Bangladesh today faces a different future than it did decades ago when relatively abundant natural gas seemed to be the key to prosperity. Known reserves are not expected to last more than 2 decades on current use trends, energy price policies appear to seriously undermine energy security and economic efficiency, and the fiscal costs of those policies pose serious questions. To support more evidence-based dialogue on energy development, allocation, and pricing reform, this study uses a detailed economic forecasting model to evaluate leading energy issues facing Bangladesh. This study uses this model to evaluate a variety of policy options that are under active discussion and consideration by public and private stakeholders. In particular, we consider reforms that would make gas prices more market determined and uniform across private uses, as well as energy efficiency potential, the special nature of the fertilizer sector to receive subsidized gas, coal substitution for electric power generation, and the prospect of exporting part of the country’s natural gas reserves at more competitive international prices, and investing augment gas revenues for infrastructure development.

The relatively small negative growth impact of increased energy price can be easily counteracted by economy-wide increase in energy efficiency. Quite contrary to the general expectation, the gas price increase without supplementary policies of energy efficiency or fertilizer subsidy does not increase inflation. This is due to the contractionary effect of gas price increase. Subsidized gas for fertilizer production more than compensates the negative economic impact of high gas price through its productivity impact in agriculture. Diversification of power sector fuel mix by introducing coal provides good macroeconomic indicators, but result to higher carbon emissions. Investing the gas revenue in infrastructure provides the best macroeconomic indicators. This best policy option, however, further increases carbon emissions. The impacts of these different policies in terms of increased household income are more or less equally distributed among different groups.

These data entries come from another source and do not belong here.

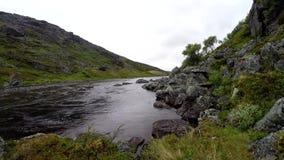 Fiume polare con acqua pulita nelle montagne, Kola Peninsula, Russia stock footage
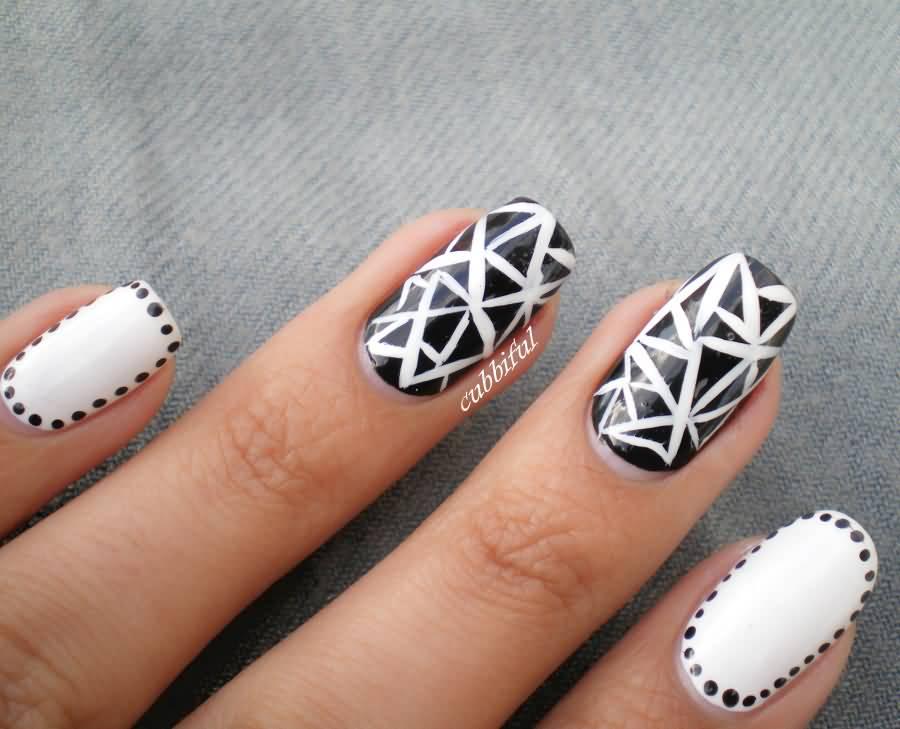 дизайн ногтей черно белые фото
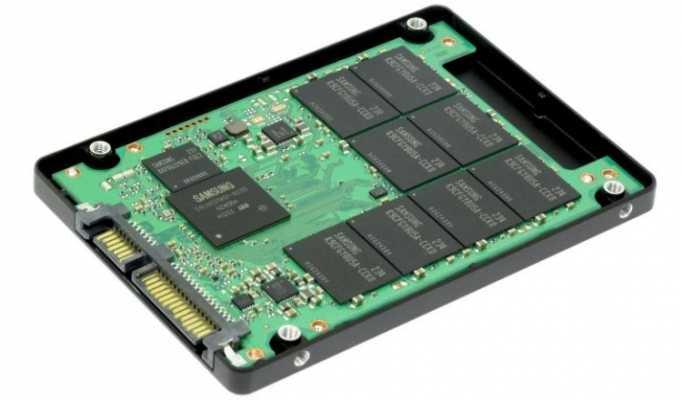 Внутреннее строение SSD диска форм-фактора 2.5 дюйма.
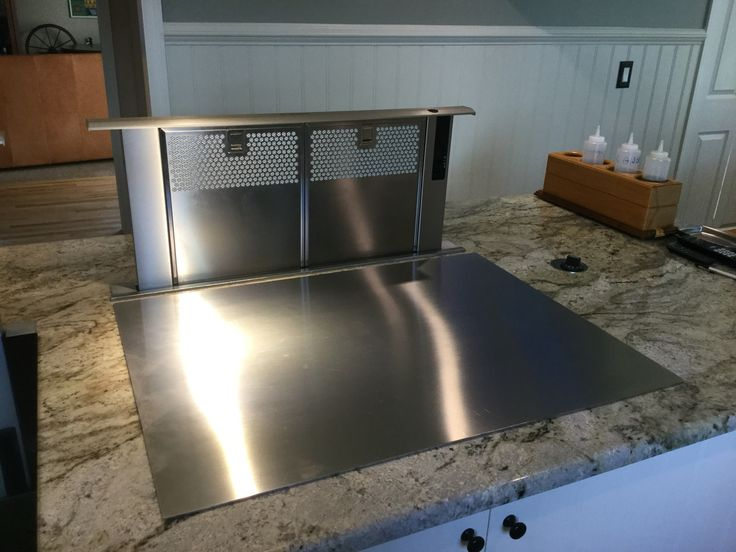 Bosch Downdraft vent DHD3014UC with Remote Blower DHG6023RUC and transition DHZDHR6. Cook-N-Dine MO-80 (Teppanyaki Grill Cook Top)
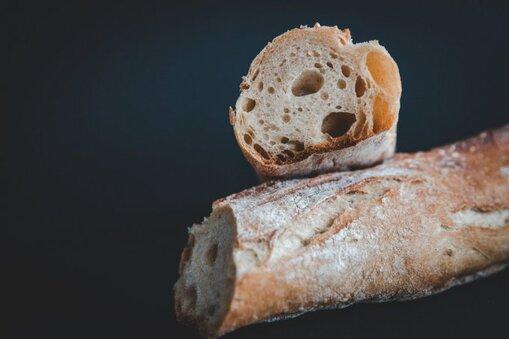 Pain blanc : fabriqué avec de la farine raffinée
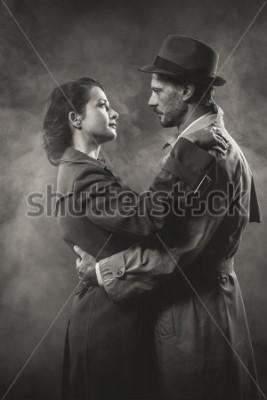 Canvastavlor Film Noir: Romantik älskande par som omger sig i mörkret, 1950-talets stil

Polices considered in this study are quite diverse, but all have important implications for the country’s energy sector, particularly in terms of economy-wide efficiency, equity, and sustainability. Our results suggest that, although its energy future is more challenging than in the early days of gas abundance, Bangladesh has many options for energy policy reform for a sustainable future. To realize the vast human and economic potential of this country, more balanced consideration of political and economic criteria will be essential. Because most of the attractive policy options have the drawback of higher carbon emissions, supplementary policies and suitable technology adoption should play a balancing role.